THE BLOG

Killing the Constitution on the Fourth of July

07/03/2013 03:07 pm ET | Updated Sep 02, 2013
  • Joseph Blady, M.D. Former program officer for the Under Secretary of Defense for Policy and senior analyst for the Under Secretary of Defense for Intelligence

The First Amendment to our Constitution immediately proscribes making laws "respecting an establishment of religion." No Constitutional scholar argues about the intent of the founders to allow people to practice any religion, or no religion.

A law doesn't have to name a religion to be about establishing religion. If a state passed a law mandating that everyone go to church every Sunday or face Mecca and pray five times a day, people would get the message. Likewise, laws prohibiting people from doing things like eating pork or burning a bible would say the same thing.

Since there is no scientific reason to declare a fertilized egg a person, or to declare for no reason at all the impropriety of people of the same sex getting married, one is left with the explanation everyone is reluctant to evoke, that the reason is purely religious.

Numerous states are trying to crush the ability to obtain a legal abortion, the most prominent currently being Texas.

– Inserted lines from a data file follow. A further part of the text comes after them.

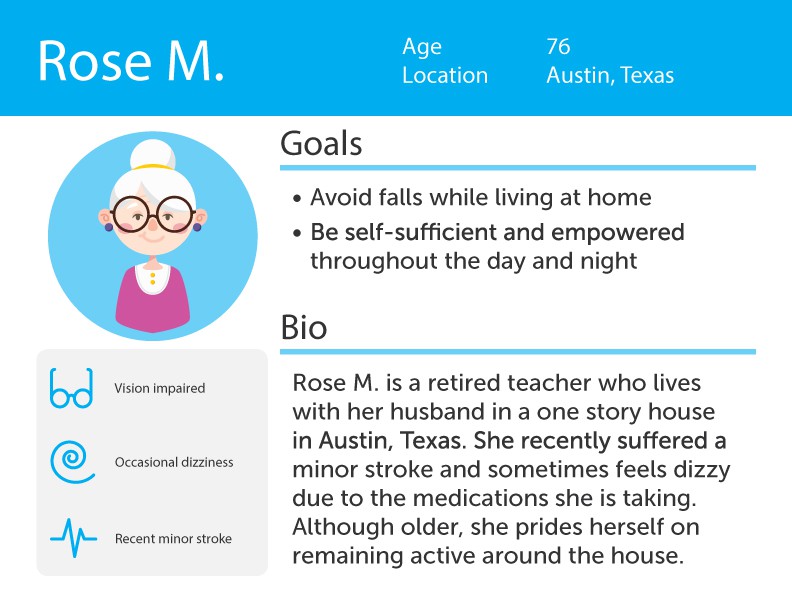 Rose M.

Age 76
Location Austin, Texas

Goals

• Avoid falls while living at home
• Be self-sufficient and empowered throughout the day and night

Bio

Rose M. is a retired teacher who lives with her husband in a one story house in Austin, Texas. She recently suffered a minor stroke and sometimes feels dizzy due to the medications she is taking. Although older, she prides herself on remaining active around the house.

Vision impaired

Occasional dizziness

Recent minor stroke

There is a certain thread of sameness in all the efforts. They are driven by religious politicians and organizations that have no problem wearing their godly hearts on their sleeves. They call abortion all sorts of things, mainly murder, but never come straight out and say what's really on their minds, that whoever they worship says it's simply wrong to have an abortion. Interestingly, the same deities also find sodomy abhorrent, and marriage only proper between a man and a woman.

Of course, a statement invoking religious necessity would be problematic. If religion were the driving force, then there would be no reason that atheists would have to give up either abortion or gay marriage. That would provide additional impetus for a phenomenon already occurring in the United States, a steady increase in atheism. There would have to be two sets of laws, one for believers, one for non-believers. Or would there have to be separate additional sets for religions that weren't Christian-based?

Isn't this conundrum the whole point of the First Amendment? The founders, essentially all believers in Christ, knew that there was little in Christ in most men, and so, ordinary men could not be trusted to treat their fellow men in a Christ-like fashion. In fact, my black Labrador is more Christ-like than any person I know. All she wants is to love and be loved, and I've never seen her do an unkind thing. Even the concept of the "Christmas spirit" shows how little of Christ lives in us when we have to invoke the holiday of His birth in order to get people to show a little kindness to each other.

I'm no theologian, but I'm not aware that Christ said anything about being gay or having an abortion. He was a guide and teacher, and would have tried to get people to do what was best, but it is not clear to me that He passed along the right to other people to judge and incriminate. I would never suggest that Christ would have favored abortion, but nor would he have favored the existence of unwanted children, probably the greatest tragedy in our society. And would someone of such empathy have stood between couples of like sex who were devoted to each other? I suspect that Christ would have equally loved people who didn't believe in him at all, as long as there was any chance of their redemption, and even then, I suspect that he would have welcomed them to heaven if they acted in a Christ-like fashion without ever having believed in him at all.

The First Amendment is not the only issue. What about "Full faith and credit," discussed in the first section of Article IV? States are supposed to recognize each other's laws. You aren't going to get pulled over crossing state lines for driving without a license if you have a legal license in your home state. A license is a license. How is a marriage license any different? There are qualifications for a driver's license just as there are for a marriage license. Why would states uniformly accept one type of license and not the other? Why, in fact, has this not been more rigorously tested in court? Not being a legal scholar, I'm not aware of the history of such challenges, but regardless, it's time for another.

One might delude oneself about the reasons for why laws that try to limit abortion or gay marriage are so popular in some places. All one needs to do to find out the real reason is to watch CSPAN and observe the antics of religious extremists like Congressman Louie Gohmert or Governor Rick Perry, both of Texas. These men are not merely religious; they are proselytizers. They will not be happy until everyone is as religiously driven as they are; ergo, the First Amendment. It is the reason we don't have prayer in public schools -- not because prayer is inherently bad, but because of the un-Christ-like ridicule to which the non-participants would be subjected. As long as people are just people, we will need the First Amendment to protect us not just from their natures, but from laws that have nothing to do with anything but their religious beliefs.